▶ To be done: Write out the listing below in full and exactly, leaving out every picture.

* BEGIN Material shown *

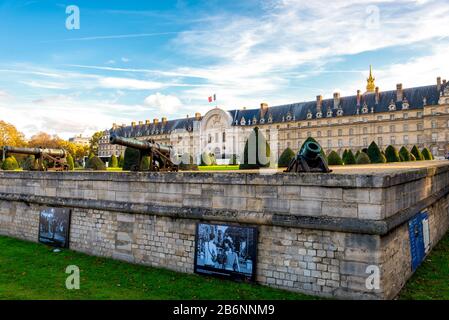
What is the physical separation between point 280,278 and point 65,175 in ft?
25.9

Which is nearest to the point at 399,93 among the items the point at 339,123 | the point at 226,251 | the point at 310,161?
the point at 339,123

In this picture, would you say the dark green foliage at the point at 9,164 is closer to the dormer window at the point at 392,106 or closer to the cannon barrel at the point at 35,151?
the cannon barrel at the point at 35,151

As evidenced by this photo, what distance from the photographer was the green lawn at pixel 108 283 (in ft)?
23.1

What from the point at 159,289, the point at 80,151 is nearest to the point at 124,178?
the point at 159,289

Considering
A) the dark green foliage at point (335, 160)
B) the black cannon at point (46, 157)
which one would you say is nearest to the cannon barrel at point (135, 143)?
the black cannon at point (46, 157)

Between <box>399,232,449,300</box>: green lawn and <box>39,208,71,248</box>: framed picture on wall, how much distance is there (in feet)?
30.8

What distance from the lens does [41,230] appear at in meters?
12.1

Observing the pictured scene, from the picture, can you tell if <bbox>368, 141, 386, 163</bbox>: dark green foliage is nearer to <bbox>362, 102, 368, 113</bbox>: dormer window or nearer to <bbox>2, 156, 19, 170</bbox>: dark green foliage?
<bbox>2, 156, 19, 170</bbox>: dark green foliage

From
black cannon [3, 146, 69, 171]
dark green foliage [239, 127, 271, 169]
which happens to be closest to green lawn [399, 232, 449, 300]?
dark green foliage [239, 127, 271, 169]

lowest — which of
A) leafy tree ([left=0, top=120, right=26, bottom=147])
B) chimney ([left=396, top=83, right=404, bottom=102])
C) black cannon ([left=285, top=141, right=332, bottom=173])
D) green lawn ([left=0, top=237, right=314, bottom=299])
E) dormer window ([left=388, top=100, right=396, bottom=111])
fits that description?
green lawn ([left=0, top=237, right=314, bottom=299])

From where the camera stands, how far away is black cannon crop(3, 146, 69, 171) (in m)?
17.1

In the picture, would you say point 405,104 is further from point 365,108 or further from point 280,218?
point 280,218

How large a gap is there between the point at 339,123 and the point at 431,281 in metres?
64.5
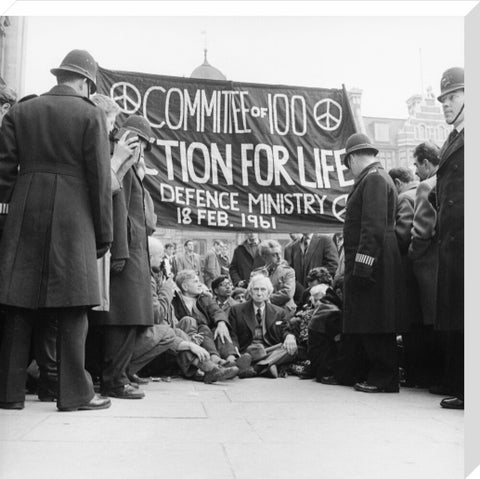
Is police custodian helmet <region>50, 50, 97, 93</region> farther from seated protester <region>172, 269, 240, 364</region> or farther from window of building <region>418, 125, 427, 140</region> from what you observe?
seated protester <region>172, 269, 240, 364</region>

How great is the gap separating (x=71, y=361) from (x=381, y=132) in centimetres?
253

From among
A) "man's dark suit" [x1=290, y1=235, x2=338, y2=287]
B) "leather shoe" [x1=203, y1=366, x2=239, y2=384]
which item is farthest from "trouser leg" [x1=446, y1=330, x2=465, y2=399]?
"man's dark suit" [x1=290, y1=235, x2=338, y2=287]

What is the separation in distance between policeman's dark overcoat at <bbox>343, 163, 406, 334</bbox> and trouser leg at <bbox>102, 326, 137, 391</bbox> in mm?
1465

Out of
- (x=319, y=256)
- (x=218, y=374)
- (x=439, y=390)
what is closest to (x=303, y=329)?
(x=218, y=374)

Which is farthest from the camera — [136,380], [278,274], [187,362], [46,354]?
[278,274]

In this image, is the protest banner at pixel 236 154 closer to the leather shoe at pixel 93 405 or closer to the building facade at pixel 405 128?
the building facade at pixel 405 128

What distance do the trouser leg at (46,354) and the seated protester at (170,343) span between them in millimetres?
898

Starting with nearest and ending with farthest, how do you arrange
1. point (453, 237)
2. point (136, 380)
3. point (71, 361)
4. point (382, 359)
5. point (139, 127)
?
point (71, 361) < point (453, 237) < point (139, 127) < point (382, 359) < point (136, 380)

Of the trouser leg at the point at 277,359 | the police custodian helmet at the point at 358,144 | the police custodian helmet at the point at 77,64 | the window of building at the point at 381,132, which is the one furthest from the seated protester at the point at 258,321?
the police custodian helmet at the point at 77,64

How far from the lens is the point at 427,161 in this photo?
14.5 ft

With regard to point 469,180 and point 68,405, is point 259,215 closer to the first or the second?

* END Material shown *

▶ Response to this exercise:
What is the physical separation between point 280,278 and point 65,175 in ft?
25.9

Which is nearest to the point at 399,93 among the items the point at 339,123 | the point at 226,251 | the point at 310,161?
the point at 339,123

In this picture, would you say the dark green foliage at the point at 9,164 is closer to the dormer window at the point at 392,106 or closer to the cannon barrel at the point at 35,151?
the cannon barrel at the point at 35,151

As evidenced by this photo, what distance from the photographer was the green lawn at pixel 108 283 (in ft)?
23.1

What from the point at 159,289, the point at 80,151 is nearest to the point at 124,178?
the point at 159,289

Considering
A) the dark green foliage at point (335, 160)
B) the black cannon at point (46, 157)
which one would you say is nearest to the cannon barrel at point (135, 143)?
the black cannon at point (46, 157)

Between <box>399,232,449,300</box>: green lawn and <box>39,208,71,248</box>: framed picture on wall, how much distance is there (in feet)?
30.8

What distance from the lens does [41,230] appear at in meters?
12.1

Observing the pictured scene, from the picture, can you tell if <bbox>368, 141, 386, 163</bbox>: dark green foliage is nearer to <bbox>362, 102, 368, 113</bbox>: dormer window or nearer to <bbox>2, 156, 19, 170</bbox>: dark green foliage?
<bbox>2, 156, 19, 170</bbox>: dark green foliage

From
black cannon [3, 146, 69, 171]
dark green foliage [239, 127, 271, 169]
which happens to be closest to green lawn [399, 232, 449, 300]?
dark green foliage [239, 127, 271, 169]

lowest — which of
A) leafy tree ([left=0, top=120, right=26, bottom=147])
B) chimney ([left=396, top=83, right=404, bottom=102])
C) black cannon ([left=285, top=141, right=332, bottom=173])
D) green lawn ([left=0, top=237, right=314, bottom=299])
E) dormer window ([left=388, top=100, right=396, bottom=111])
fits that description?
green lawn ([left=0, top=237, right=314, bottom=299])

From where the camera stands, how far away is black cannon crop(3, 146, 69, 171) (in m)?
17.1

In the picture, would you say point 405,104 is further from point 365,108 or further from point 280,218?
point 280,218

How large a gap is there between the point at 339,123 and the point at 431,281 in metres?
64.5
Is police custodian helmet <region>50, 50, 97, 93</region> farther from seated protester <region>172, 269, 240, 364</region> or farther from window of building <region>418, 125, 427, 140</region> from what you observe?
seated protester <region>172, 269, 240, 364</region>

How great is the gap separating (x=71, y=361) from (x=381, y=132) in centimetres?
253

From among
A) "man's dark suit" [x1=290, y1=235, x2=338, y2=287]
B) "leather shoe" [x1=203, y1=366, x2=239, y2=384]
which item is farthest from "trouser leg" [x1=446, y1=330, x2=465, y2=399]?
"man's dark suit" [x1=290, y1=235, x2=338, y2=287]

What is the separation in distance between policeman's dark overcoat at <bbox>343, 163, 406, 334</bbox> and trouser leg at <bbox>102, 326, 137, 391</bbox> in mm?
1465

Out of
- (x=319, y=256)
- (x=218, y=374)
- (x=439, y=390)
what is closest to (x=303, y=329)?
(x=218, y=374)

Which is farthest from the camera — [136,380], [278,274], [187,362], [46,354]?
[278,274]

In this image, is the protest banner at pixel 236 154 closer to the leather shoe at pixel 93 405 or closer to the building facade at pixel 405 128?
the building facade at pixel 405 128

What distance do the trouser leg at (46,354) and the seated protester at (170,343) span between them in millimetres?
898

Starting with nearest and ending with farthest, how do you arrange
1. point (453, 237)
2. point (136, 380)
3. point (71, 361)
4. point (382, 359)
5. point (139, 127)
?
point (71, 361) < point (453, 237) < point (139, 127) < point (382, 359) < point (136, 380)

Of the trouser leg at the point at 277,359 | the police custodian helmet at the point at 358,144 | the police custodian helmet at the point at 77,64 | the window of building at the point at 381,132, which is the one furthest from the seated protester at the point at 258,321?
the police custodian helmet at the point at 77,64

How far from the lens is the point at 427,161 in this photo?
14.5 ft

With regard to point 469,180 and point 68,405, is point 259,215 closer to the first or the second?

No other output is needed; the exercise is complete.